A tense five minutes later, the front door of the house cracked open. The scene was eerily silent. Monk waited at the very edge of the police barricade, holding his breath.
The door opened wider, and Natalie edged out slowly. "He's not armed," she said, her voice shaking. "Don't shoot." She slowly inched forward, her hands in the air. Dougal followed behind her, his hands up as well. He looked around warily, his body tensed for the sound of gunfire.
She didn't seem to be hurt, but then Monk spotted a darkening bruise on her right temple. It was a damn good thing he didn't have his gun with him, because at that moment he felt as if he could have cheerfully used it on Dougal – promise or no promise.
Natalie's eyes were large and frightened. They scanned the lights, the barricade, the crowd, until they met his and locked on squarely. He surged forward but Disher grabbed his arm. "Not now," the lieutenant hissed. "Wait 'til she's clear."
As soon as Dougal left the confines of the porch, Stottlemeyer ordered, "Go!" and SWAT officers rushed the pair, securing Dougal's hands behind him and patting him down for weapons. Two more officers grabbed for Natalie, but she shook them off and ran forward. Disher let go of Monk and he dodged past the barricade, meeting her halfway. They collided together in such a forceful embrace that they nearly tumbled to the ground.
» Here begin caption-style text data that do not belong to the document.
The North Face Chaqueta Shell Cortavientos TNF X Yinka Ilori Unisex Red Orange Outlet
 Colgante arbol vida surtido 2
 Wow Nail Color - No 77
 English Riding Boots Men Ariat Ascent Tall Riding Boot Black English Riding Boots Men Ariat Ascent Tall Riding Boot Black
For the next several minutes, all he could manage to do was hold on to her for dear life, as the noise and confusion of the police and SWAT teams swirled around them. "You're safe. You're safe now," he repeated over and over, not sure if he was reassuring her or himself. He buried his face in her hair and breathed in her scent, took comfort in feeling her warmth against him.
She said something that he couldn't make out, and when he pulled back he saw that her eyes were glassy.
She blinked at him. Then blinked again as he seemed to grow an extra head. Either that or she was seeing double.
"Natalie?" he said, and his voice echoed slightly, as if he was speaking from the end of a long, dark tunnel.
"I... uh oh," she slurred, and her eyes rolled back into her head as she crumpled into his arms, unconscious.